Litauens Vorwurf: Warum Ungarn EU-Sanktionen blockiert.
Litauen kritisiert ungarisches Veto gegen EU-Strafmaßnahmen
Nach Angaben von UATV: Der litauische Außenminister Kęstutis Budrys hat scharfe Kritik an Ungarns Blockadehaltung gegenüber EU-Sanktionen geäußert. Er bezeichnete ein solches Veto als inakzeptabel und verwies auf die politischen Eigeninteressen der ungarischen Regierung.
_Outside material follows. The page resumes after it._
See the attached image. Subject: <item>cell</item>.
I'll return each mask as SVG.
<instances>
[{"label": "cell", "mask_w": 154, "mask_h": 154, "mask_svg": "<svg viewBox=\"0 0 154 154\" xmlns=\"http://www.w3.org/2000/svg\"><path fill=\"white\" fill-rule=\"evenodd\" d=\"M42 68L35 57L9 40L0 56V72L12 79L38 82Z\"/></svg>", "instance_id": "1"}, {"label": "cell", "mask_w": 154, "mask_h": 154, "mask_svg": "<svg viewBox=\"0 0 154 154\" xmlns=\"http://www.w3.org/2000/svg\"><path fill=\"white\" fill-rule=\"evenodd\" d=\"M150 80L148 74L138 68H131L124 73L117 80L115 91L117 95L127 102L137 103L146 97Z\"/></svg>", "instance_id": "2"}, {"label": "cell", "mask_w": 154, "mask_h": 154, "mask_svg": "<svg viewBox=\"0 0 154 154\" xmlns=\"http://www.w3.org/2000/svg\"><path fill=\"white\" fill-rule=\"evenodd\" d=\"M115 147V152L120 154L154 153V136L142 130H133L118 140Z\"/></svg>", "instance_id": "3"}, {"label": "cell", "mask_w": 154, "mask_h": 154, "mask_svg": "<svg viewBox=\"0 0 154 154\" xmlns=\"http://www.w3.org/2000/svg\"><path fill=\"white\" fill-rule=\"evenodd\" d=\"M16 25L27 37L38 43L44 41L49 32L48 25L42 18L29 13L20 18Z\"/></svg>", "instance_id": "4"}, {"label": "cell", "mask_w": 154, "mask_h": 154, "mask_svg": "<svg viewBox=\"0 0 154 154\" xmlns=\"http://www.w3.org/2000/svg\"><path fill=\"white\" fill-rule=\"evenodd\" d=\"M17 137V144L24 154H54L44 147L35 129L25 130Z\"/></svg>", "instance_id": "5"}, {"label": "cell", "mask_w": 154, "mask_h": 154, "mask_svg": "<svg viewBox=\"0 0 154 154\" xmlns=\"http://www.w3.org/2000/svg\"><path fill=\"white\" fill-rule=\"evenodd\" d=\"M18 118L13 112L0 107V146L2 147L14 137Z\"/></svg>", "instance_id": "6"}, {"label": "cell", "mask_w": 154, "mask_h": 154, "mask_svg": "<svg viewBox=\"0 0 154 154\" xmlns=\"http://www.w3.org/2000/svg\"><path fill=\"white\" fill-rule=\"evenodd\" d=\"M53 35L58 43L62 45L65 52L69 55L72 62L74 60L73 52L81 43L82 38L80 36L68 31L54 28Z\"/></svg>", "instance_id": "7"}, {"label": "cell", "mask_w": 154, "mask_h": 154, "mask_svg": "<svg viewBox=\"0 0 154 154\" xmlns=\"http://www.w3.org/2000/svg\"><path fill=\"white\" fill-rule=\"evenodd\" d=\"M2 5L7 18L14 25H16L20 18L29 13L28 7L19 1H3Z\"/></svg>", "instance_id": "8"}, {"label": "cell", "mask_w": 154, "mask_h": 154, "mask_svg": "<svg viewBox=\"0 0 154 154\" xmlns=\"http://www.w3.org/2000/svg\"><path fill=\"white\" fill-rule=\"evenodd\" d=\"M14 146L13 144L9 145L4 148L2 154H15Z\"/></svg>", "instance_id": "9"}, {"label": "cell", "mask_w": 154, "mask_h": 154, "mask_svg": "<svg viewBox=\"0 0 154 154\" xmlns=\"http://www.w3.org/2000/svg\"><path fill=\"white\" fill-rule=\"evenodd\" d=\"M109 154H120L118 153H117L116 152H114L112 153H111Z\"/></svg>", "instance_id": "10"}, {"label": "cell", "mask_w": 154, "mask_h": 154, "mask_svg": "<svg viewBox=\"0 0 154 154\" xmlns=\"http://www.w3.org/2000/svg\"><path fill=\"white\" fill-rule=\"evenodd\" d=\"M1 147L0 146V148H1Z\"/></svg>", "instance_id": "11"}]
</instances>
„Das passt Ungarn nicht. Sie wollen russisches Öl, das billig ist und vielleicht besser riecht als anderes Öl, und das war's. Ich sehe hier viel Politik.“ - Kęstutis Budrys
In seiner Stellungnahme vor dem Treffen des EU-Außenministerrats am 23. Februar 2023 erwähnte der Minister auch die Beschädigung der Pipeline 'Druschba' durch russische Angriffe. Diese Pipeline wird derzeit repariert; ihre Wiederherstellung ist für die Versorgungssicherheit in der Region von zentraler Bedeutung. Solche Infrastrukturangriffe zeigen, wie sehr die Energieversorgung zum Ziel geopolitischer Machtspiele geworden ist.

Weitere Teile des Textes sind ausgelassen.